How do you bill b12 injections?

Vitamin B-12 injections should be billed using the following HCPCS code: J3420 - Injection, vitamin B-12 Cyanocobalamin, up to 1000 mcg.

What does CPT code 20610 mean?

CPT® 20610 describes aspiration (removal of fluid) from, or injection into, a major joint (defined as a shoulder, hip, knee, or subacromial bursa), or both aspiration and injection of the same joint. The procedure may be performed for diagnostic analysis and/or to relieve pain and swelling in the joint.

Can I use modifier 59 twice?

If the 59 modifier is appended to either code, they will both be allowed on the claim separately. However, the 59 modifier should only be added if the two procedures are performed in distinctly separate 15 minute intervals.

What is j1071?

J1071 is a valid 2020 HCPCS code for Injection, testosterone cypionate, 1 mg or just “Inj testosterone cypionate” for short, used in Medical care.

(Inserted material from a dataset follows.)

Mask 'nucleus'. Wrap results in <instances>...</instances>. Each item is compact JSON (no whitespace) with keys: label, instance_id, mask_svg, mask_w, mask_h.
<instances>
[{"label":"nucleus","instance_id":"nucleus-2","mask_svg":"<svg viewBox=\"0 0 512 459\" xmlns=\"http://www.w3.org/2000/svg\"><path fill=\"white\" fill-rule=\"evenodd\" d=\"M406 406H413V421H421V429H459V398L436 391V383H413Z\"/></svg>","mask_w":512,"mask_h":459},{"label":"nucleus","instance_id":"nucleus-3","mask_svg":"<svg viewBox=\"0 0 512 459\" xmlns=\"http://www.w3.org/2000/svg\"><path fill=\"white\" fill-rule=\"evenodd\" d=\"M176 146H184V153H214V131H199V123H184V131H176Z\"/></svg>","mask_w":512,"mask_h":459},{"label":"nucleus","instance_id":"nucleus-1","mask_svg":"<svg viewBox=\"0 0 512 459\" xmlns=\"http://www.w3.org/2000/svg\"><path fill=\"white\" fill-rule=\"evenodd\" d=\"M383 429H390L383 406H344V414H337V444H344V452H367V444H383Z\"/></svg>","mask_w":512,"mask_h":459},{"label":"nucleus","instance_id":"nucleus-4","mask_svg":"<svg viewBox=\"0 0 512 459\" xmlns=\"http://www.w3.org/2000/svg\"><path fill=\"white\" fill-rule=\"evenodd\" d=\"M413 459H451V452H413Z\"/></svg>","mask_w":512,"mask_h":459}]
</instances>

Can you use modifier 25 and 59 on the same claim?

Modifiers 25 and 59. Procedure code pairs designated by CMS with an NCCI modifier indicator of 1, when clinically appropriate, are eligible to be reported with an appropriate modifier for separate reimbursement. The most frequently used modifiers are 25 and 59.

How do you bill for Rocephin injection?

The NDC unit is 0.32 ML. A patient receives 1 gm Rocephin IM in the physician's office. The NDC of the product used is 00004-1963-02 (Rocephin 500 mg vial in a powder form that is reconstituted prior to the injection). The provider should bill J0696 for ceftriaxone sodium with 4 HCPCS units.